The answer to that is – like Spelunky itself – seemingly simple yet deceptively complex. The game’s levels aren’t randomly generated at all, you see; they are procedurally generated. The end effect might appear to be the same – constantly refreshing layouts – but in formulating levels, Spelunky’s engine follows a few simple, but strict, rules that prevent them from descending into farce.
Each level is built out of 16 rooms, with the entrance at the top and the exit at the bottom. First the game ensures there’s a clear and accessible path from the entrance to the exit that doesn’t need bombs or ropes. Then it devises a set number of dead ends that won’t lead to the exit but which you might want to explore for treasure.
Then the game populates each room with treasure and obstacles, and it’s here that Yu sprinkles on the magic extra thick. Each room is made up of a preset number of templates – although you could play for hours (and if you let the game sink its hooks into you, you will play for hours) without noticing. That’s because the templates use what Yu calls ‘probabilistic tiles’ to ensure they look and play differently each time, without being impossible or illogical.

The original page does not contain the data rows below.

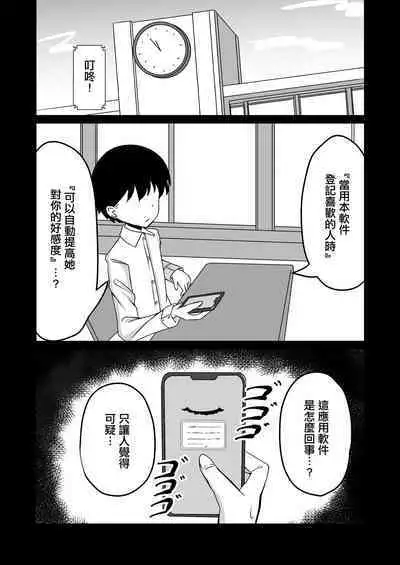 Saimin Appli de Doronuma Gachikoi Izon Sareru Hanashi | 在催眠軟件下少女深陷戀愛依存的故事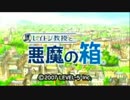 【レイトン教授と】ナゾトキ×映画級をプレイ part1【悪魔の箱】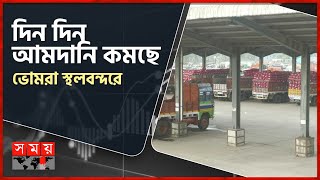 দিন দিন আমদানি কমছে ভোমরা স্থলবন্দরে | Bhomra Land Port | Satkhira | Business News | Somoy TV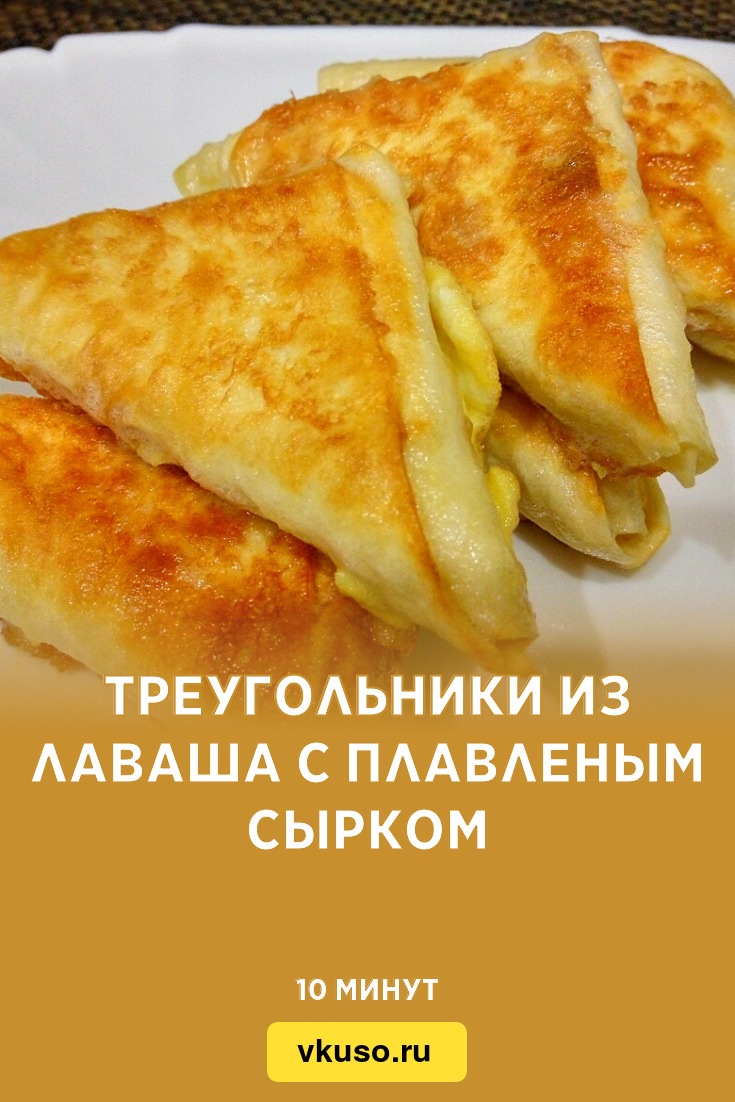 Треугольники из лаваша с плавленым сырком, рецепт с фото пошагово и видео —  Вкусо.ру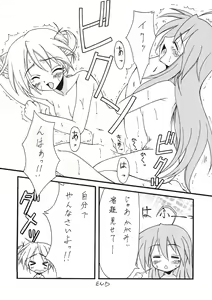 Page 47 of BLUE GARNET Vol. 21 I Need You (Persona 3, Lucky Star)) - preview thumbnail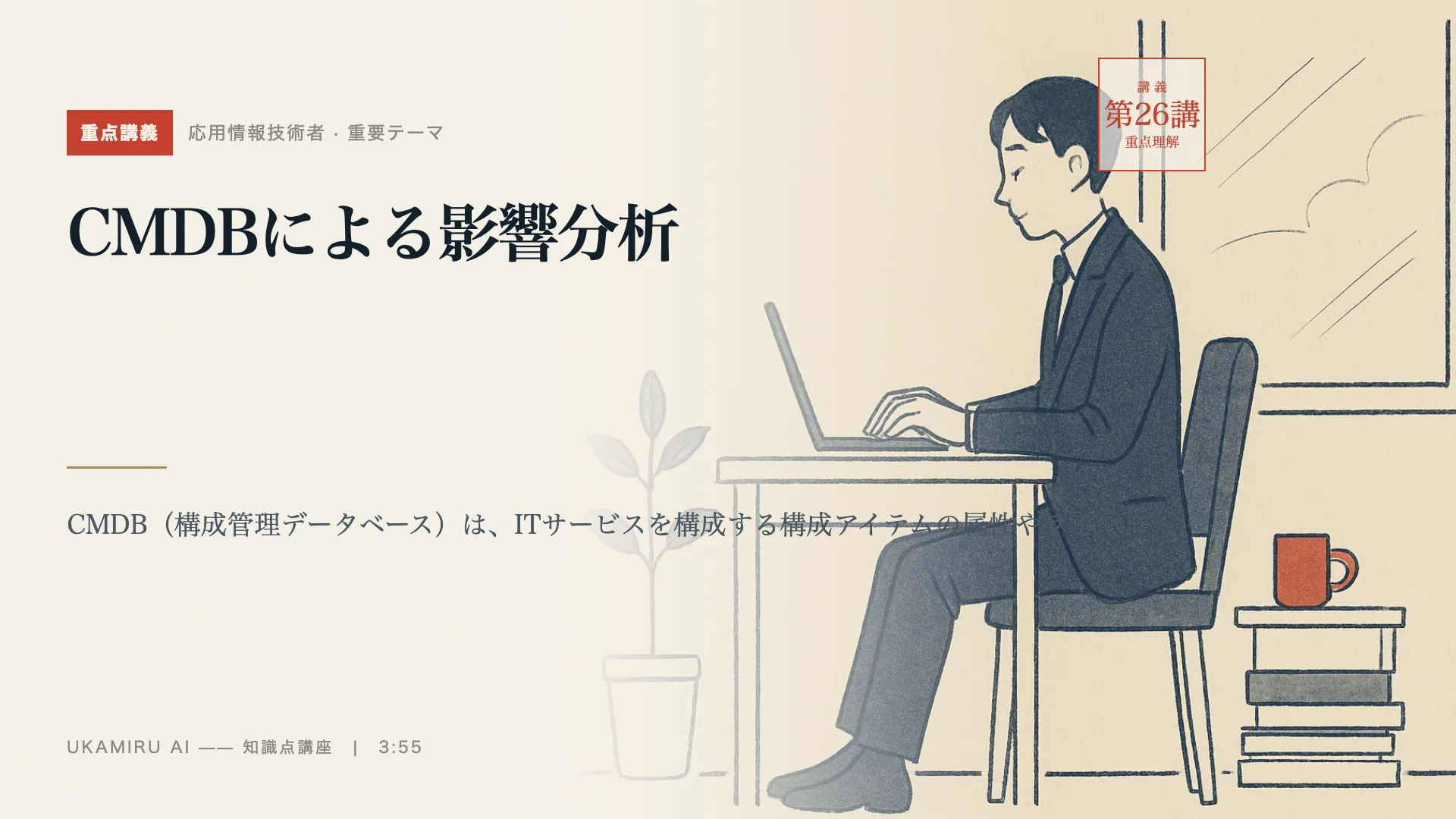 第26講「CMDBによる影響分析」の表紙
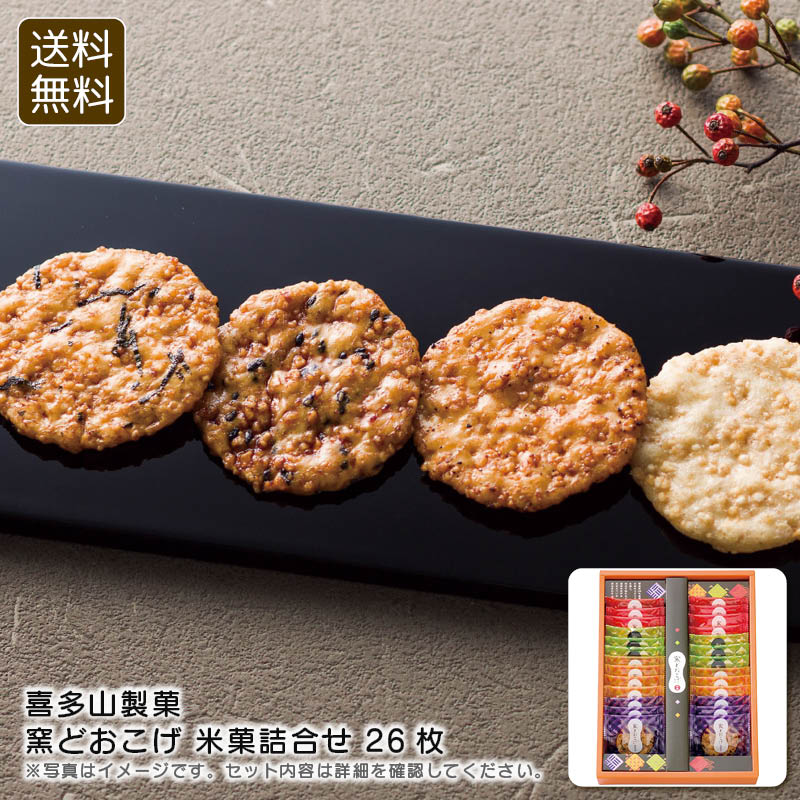 喜多敏勝　ブロンズ「幸笛」　共箱　3807g トヒト　東さ7-0713☆2F 喜多敏勝 ブロンズ「幸笛」 共箱 3807g トヒト 東さ7-0713☆2F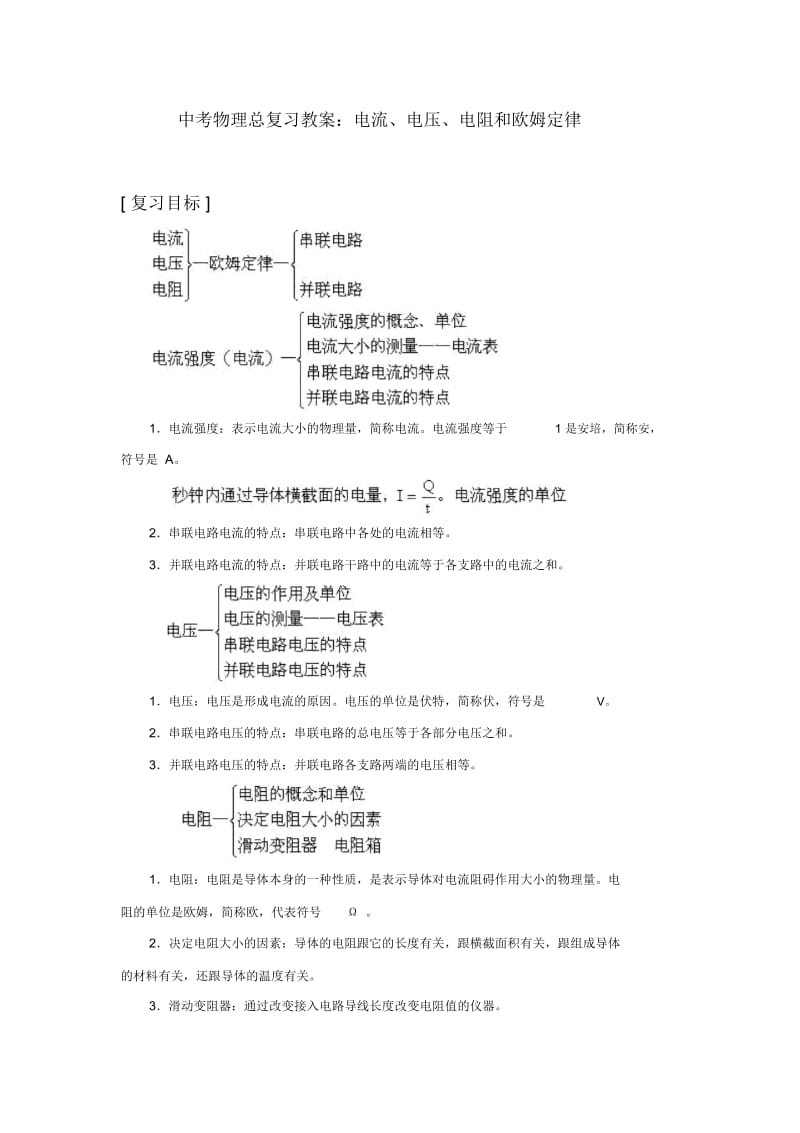 电流、电压、电阻复习课.docx_第1页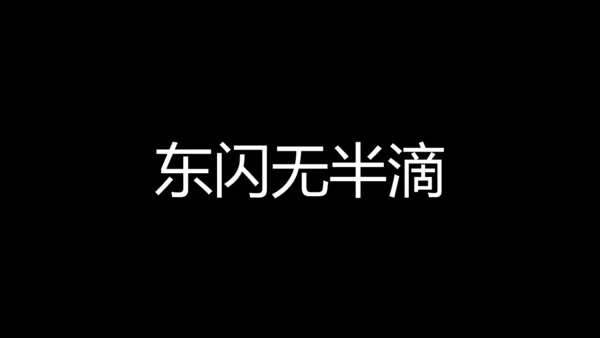 大暑吃西瓜快闪动画通用PPT模板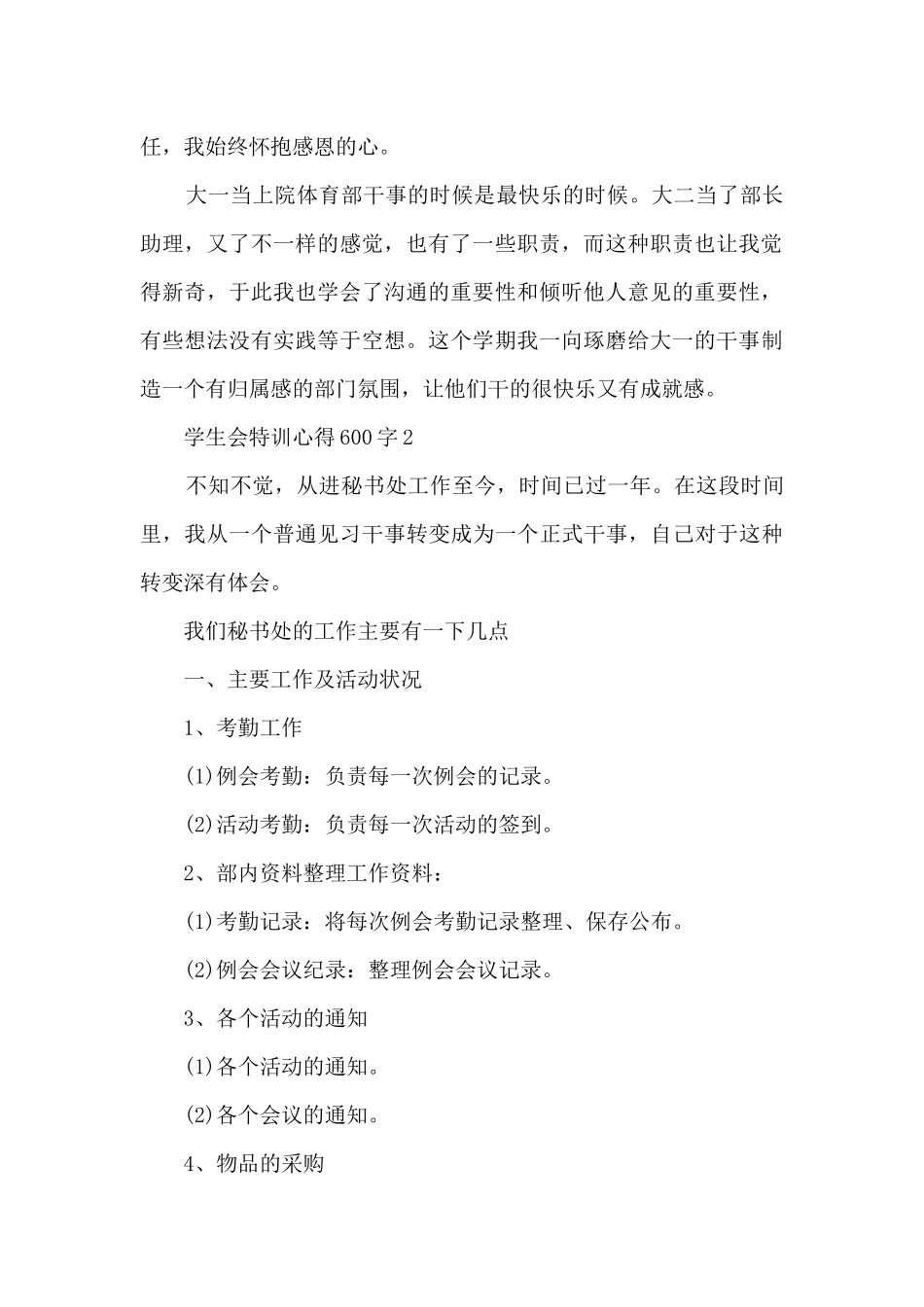 学生会特训心得600字_第2页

For example, the game might determine there’s a 33% chance of a spike pit lurking at the bottom of a long drop, or a 25% chance there’s a push block waiting for you at the top of a ladder. All these little rules and regulations intermingle to create consistently brilliant levels. Sure, some are much, much harder than others – but then, the luck of the draw is all part of the fun. Sometimes you’ll coast through an entire world without much aggro. Another time you’ll find a level cast in perpetual darkness and full of wasps.
Spelunky’s randomly (sorry, procedurally) generated worlds might not scale the difficulty upwards in the way we’re used to in conventional platformers, but within the game’s universe, it works. Even if a fiendish early design wipes out your supplies, there’s always hope the algorithm gods will smile upon you and conjure up generous layouts so you can restock. Whether a challenge is difficult or not, it’s impressive how organic the platforming can seem. In years of playing, I have generated thousands of configurations and not one was noticeably chiselled by machine rather than man.
But Spelunky’s most impressive trick is to make you feel fond of layouts you’ve never seen before and will never see again. Every four levels, the worlds’ make-up changes; caves packed with bats and spiders make way for junglescapes filled with piranha ponds and spike-spewing totem poles. Survive that and you find yourself in an ice world where space is at a premium and careless heroes swiftly tumble into the abyss.
Each time you’ll find an ecosystem of moving parts that significantly changes the way you approach your descent, even if the base mechanics remain the same. Mastery of each world requires a drastically different tempo and mindset. It’s possible to bypass earlier worlds by fulfilling increasingly convoluted criteria for a tunnel digger. Yet you’ll find yourself deliberately revisiting conquered worlds to plunder them of items and riches, just as players used to revisit 1-1 or Sonic the Hedgehog’s Green Hill Zone to grow fat on extra lives.
A toast, then, to Spelunky, a game I initially thought would prove shallow. Instead, it became an obsession that has me delving deeper and deeper to unravel the intricacies of ever-shifting caverns. Four years on, there’s still no light at the end of the tunnel.